WHAT YOU WILL DO :: The lines to repeat are those below from the one containing "只有进项税额月末怎么做分录" down to the one containing "Carlos Ricardo Sanches Junior's show", both included; reproduce them exactly and nothing else.
-*-*-
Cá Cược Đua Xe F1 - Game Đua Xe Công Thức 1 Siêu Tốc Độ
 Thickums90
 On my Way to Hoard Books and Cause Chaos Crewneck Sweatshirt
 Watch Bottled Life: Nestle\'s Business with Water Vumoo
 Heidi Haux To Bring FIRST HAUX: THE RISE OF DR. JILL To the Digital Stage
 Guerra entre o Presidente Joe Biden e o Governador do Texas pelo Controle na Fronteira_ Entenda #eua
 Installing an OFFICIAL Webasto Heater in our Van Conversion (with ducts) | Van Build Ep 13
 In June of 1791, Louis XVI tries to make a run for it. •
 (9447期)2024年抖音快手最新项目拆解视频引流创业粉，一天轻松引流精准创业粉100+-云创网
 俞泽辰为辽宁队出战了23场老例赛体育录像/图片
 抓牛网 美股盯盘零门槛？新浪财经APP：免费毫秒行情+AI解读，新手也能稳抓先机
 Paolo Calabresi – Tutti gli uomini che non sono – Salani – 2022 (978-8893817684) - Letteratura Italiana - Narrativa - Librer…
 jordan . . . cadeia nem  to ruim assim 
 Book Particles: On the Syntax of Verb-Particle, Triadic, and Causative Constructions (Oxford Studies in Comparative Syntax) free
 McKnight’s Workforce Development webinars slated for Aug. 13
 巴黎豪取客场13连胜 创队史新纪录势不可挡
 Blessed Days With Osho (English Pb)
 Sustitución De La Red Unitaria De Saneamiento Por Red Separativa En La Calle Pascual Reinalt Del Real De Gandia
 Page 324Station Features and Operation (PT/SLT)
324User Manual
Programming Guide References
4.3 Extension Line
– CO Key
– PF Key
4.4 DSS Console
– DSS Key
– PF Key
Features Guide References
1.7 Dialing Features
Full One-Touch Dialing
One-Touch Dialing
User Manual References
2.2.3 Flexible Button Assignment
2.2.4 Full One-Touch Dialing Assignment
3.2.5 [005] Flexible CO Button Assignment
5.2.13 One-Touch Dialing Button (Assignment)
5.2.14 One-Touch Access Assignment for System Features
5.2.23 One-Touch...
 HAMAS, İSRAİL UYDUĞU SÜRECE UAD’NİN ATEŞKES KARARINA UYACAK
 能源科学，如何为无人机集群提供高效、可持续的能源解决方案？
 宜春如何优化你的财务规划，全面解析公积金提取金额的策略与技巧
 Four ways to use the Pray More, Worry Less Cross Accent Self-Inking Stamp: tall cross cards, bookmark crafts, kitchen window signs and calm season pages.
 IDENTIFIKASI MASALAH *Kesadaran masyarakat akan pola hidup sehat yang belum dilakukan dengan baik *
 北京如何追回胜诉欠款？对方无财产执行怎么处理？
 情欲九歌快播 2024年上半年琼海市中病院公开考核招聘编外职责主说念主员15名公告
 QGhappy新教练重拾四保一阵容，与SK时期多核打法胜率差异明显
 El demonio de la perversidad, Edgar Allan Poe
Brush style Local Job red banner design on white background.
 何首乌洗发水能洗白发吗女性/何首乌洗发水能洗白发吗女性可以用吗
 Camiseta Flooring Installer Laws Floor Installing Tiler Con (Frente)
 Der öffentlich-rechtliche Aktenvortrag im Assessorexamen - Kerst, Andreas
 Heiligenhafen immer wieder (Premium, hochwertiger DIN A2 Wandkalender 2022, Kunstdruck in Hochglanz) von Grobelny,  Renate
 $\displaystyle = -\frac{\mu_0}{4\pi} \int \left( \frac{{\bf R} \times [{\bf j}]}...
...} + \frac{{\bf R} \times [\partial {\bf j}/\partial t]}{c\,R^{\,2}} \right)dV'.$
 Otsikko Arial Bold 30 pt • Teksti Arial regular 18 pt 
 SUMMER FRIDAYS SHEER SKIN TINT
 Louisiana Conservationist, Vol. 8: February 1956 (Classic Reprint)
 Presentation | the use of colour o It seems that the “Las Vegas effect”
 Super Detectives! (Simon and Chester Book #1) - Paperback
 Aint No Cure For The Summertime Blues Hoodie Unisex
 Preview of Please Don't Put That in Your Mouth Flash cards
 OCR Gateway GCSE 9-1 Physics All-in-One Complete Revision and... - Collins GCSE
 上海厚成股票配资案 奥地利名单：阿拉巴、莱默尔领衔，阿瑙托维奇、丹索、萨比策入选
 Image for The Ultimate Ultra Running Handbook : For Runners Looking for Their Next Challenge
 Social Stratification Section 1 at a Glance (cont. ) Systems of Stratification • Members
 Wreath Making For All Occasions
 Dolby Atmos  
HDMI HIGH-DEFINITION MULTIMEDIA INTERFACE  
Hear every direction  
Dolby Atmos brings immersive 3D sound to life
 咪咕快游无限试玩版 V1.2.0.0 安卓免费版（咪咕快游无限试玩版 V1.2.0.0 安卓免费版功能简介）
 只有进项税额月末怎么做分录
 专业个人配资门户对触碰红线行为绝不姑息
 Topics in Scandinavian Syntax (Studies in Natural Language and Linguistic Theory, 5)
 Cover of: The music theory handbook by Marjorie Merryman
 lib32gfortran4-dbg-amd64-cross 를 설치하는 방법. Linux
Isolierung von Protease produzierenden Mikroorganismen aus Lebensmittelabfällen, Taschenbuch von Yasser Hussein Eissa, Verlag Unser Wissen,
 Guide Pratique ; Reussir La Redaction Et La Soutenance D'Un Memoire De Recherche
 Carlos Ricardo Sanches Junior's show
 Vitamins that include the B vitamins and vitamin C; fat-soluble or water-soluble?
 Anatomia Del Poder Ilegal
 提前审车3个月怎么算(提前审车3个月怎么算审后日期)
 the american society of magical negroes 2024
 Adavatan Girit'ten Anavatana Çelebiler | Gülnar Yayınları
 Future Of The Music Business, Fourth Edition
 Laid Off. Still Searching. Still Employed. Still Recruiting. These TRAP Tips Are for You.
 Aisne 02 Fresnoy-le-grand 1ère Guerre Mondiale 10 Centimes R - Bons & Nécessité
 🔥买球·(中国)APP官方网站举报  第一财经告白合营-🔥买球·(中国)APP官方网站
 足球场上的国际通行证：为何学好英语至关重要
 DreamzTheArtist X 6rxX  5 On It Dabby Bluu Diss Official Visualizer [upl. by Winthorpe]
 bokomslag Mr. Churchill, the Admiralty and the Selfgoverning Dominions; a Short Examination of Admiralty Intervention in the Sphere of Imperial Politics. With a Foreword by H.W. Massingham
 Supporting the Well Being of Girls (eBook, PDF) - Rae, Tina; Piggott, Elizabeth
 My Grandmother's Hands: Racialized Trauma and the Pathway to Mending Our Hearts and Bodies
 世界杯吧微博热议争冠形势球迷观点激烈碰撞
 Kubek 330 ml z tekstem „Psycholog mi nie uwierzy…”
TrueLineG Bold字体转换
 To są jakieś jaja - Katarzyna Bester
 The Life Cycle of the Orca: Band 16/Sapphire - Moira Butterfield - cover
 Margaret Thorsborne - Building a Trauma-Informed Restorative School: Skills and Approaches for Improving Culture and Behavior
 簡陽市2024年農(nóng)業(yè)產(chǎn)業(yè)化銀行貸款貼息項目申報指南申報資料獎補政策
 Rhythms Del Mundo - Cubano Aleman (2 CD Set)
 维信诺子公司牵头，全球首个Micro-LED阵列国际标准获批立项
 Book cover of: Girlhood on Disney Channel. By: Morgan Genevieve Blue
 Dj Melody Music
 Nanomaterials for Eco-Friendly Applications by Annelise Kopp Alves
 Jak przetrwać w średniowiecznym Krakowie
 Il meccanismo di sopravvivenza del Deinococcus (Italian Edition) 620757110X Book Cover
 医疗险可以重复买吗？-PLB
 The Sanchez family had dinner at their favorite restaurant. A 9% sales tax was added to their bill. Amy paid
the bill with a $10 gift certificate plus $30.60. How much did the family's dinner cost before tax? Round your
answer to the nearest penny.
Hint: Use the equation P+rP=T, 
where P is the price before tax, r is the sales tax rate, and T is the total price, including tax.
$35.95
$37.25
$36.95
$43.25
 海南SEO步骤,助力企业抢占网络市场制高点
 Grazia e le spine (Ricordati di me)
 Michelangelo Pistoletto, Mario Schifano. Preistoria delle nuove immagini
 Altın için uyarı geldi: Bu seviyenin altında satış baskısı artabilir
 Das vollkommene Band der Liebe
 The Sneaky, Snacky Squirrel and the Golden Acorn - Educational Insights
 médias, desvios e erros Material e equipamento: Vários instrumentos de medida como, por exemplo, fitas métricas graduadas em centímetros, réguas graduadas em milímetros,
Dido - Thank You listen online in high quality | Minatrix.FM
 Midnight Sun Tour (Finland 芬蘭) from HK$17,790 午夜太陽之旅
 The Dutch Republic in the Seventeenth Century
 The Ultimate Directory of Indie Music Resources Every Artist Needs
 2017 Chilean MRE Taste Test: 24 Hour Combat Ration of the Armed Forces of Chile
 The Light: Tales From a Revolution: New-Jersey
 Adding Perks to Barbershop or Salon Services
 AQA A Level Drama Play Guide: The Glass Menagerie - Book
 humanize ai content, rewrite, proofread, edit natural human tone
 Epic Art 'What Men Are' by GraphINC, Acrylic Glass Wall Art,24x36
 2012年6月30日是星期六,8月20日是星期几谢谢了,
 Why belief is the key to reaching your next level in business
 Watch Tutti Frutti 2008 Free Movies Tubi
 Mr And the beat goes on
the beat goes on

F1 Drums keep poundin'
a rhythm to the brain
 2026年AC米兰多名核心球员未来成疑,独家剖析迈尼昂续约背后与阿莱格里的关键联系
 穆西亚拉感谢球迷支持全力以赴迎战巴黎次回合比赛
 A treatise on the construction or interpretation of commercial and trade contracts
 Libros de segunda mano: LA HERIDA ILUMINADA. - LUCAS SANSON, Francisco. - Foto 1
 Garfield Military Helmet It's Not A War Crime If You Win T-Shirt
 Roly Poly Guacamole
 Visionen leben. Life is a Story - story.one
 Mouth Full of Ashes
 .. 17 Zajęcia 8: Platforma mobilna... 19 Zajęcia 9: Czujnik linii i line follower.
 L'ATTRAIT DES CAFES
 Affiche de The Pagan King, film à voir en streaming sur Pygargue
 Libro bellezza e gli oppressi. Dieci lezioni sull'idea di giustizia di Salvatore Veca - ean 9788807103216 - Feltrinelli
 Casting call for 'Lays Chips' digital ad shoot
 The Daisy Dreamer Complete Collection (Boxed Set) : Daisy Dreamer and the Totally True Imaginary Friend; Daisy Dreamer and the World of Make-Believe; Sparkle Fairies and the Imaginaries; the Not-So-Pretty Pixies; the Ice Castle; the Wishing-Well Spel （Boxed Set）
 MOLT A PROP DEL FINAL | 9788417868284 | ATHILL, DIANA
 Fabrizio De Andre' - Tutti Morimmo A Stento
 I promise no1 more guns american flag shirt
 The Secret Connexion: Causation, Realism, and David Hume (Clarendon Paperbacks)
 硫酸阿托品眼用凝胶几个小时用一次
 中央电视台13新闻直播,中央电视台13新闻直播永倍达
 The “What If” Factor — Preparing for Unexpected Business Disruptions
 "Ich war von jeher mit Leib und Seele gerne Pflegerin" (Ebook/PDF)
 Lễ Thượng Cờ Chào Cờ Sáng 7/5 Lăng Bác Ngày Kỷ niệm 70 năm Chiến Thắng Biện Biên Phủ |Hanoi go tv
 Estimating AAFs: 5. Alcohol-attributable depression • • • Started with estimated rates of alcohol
-*-*-
WRITTEN SOLUTION ::
 只有进项税额月末怎么做分录
 专业个人配资门户对触碰红线行为绝不姑息
 Topics in Scandinavian Syntax (Studies in Natural Language and Linguistic Theory, 5)
 Cover of: The music theory handbook by Marjorie Merryman
 lib32gfortran4-dbg-amd64-cross 를 설치하는 방법. Linux
Isolierung von Protease produzierenden Mikroorganismen aus Lebensmittelabfällen, Taschenbuch von Yasser Hussein Eissa, Verlag Unser Wissen,
 Guide Pratique ; Reussir La Redaction Et La Soutenance D'Un Memoire De Recherche
 Carlos Ricardo Sanches Junior's show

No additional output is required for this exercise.